Sein ganzes Leben war er mit Leib und Seele Basketballer. 40 Jahre spielte er ohne Unterbrechung für den BBC Tulln, 25 Jahre war er Funktionär, zwölf davon Obmann. 20 Jahre lang organisierte er den traditionellen BBC-Heurigen im Schubertpark. Ein Jahrzehnt war er Österreichischer FIMBA-Repräsentant (Senioren-Weltverband im Basketball). Exakt 50 Länderspiele hat er in den Beinen. Diese schönen, runden Zahlen machen den Abschied leichter. Denn Christian Kern hat seinem geliebten Basketball-Sport den Rücken gekehrt, ist erstmals in dieser Sportart funktionslos. Erst im Juni legte er sein Präsidenten-Amt beim BBC Tulln, das er seit 2010 inne gehabt hatte, nieder.

Warum das Ende der Basketball-Karriere? Im Jänner war wegen Schulter-Problemen eine Verletzungspause notwendig. „Und mir ist das Basketball spielen nicht abgegangen.“ Die Senioren-EM in Maribor hat er als Aktiver versäumt, „nur“ als Delegationsleiter und 50+-Assistent-Coach war er dabei. „Dass ich im Basketball nichts mehr mache, war ein Schritt, der sich abgezeichnet hat.“

Der Blick zurück macht Kern stolz. „Vor zehn Jahren habe ich das erste Senioren-Nationalteam zusammen gestellt. Mit einem Team sind wir 2008 gestartet. Mittlerweile haben wir acht (eine bei den Damen, sieben bei den Herren; Anm.).“ An sechs Europa-, fünf Weltmeisterschaften hat Christian Kern teilgenommen, hinzu kommt ein Start bei der World League.
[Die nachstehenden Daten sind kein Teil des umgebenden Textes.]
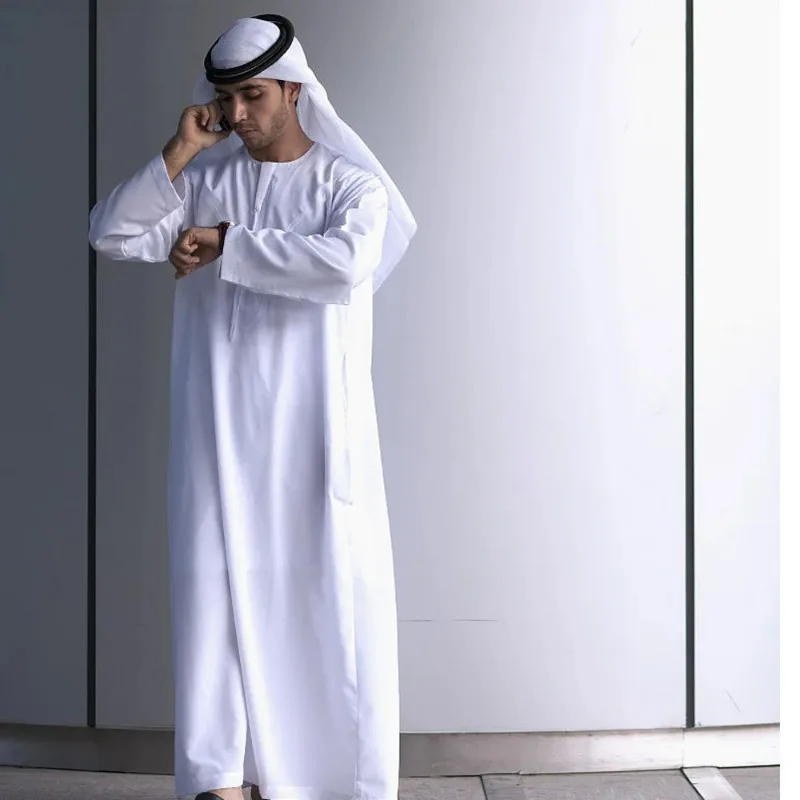 Conjunto de ropa de Ramadán pa - Dubai Men'S Fashion reseña y precio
Zugleich gibt es ein weinendes Auge, was seine FIMBA-Tätigkeit betrifft. Vergeblich bemühte sich Kern darum, die EM 2020 nach Österreich zu holen. Es scheiterte an den finanziellen Forderungen des Weltverbandes. Auch der Traum, die World-League in seiner Heimatstadt Tulln auszurichten, platzte. Wieder fehlten die finanziellen Rahmenbedingungen – aber auch Betten. „Es wären mehr als 1000 notwendig gewesen …“

Langeweile kommt bei Christian Kern, dem Direktor der Tullner Hypo Bank, aber nicht auf. Sportlich hat er längst andere Betätigungsfelder gefunden. Seit einiger Zeit ist er Kassier und Zeugwart des Teams Copa Pele – einer Prominenten-Fußball-Auswahl, die sich (fast) ausschließlich aus früheren Nationalteamspielern rekrutiert. Im Hause Kern werden nicht nur die Dressen von Polster, Herzog & Co. gewaschen. Seit kurzem ist Christian Kern auch Zeugwart und Administrator der neu ins Leben gerufenen FAK-Allstars. Er selbst ist großer Fan der Wiener Austria. „Die Arbeit macht mir sehr viel Spaß.“

Gänzliches Neuland betrat Kern in einer ganz anderen Sportart. Seit heuer bekleidet er das Präsidenten-Amt bei den Tullner Stocksportfreunden. „Das Umfeld ist familiär, das ist ein super netter Verein.“ Christian Kern ist und bleibt ein begeisterter Funktionär und Sportfan, der es liebt, mit den ganz großen Sport-Idolen Österreichs auf Tuchfühlung zu gehen.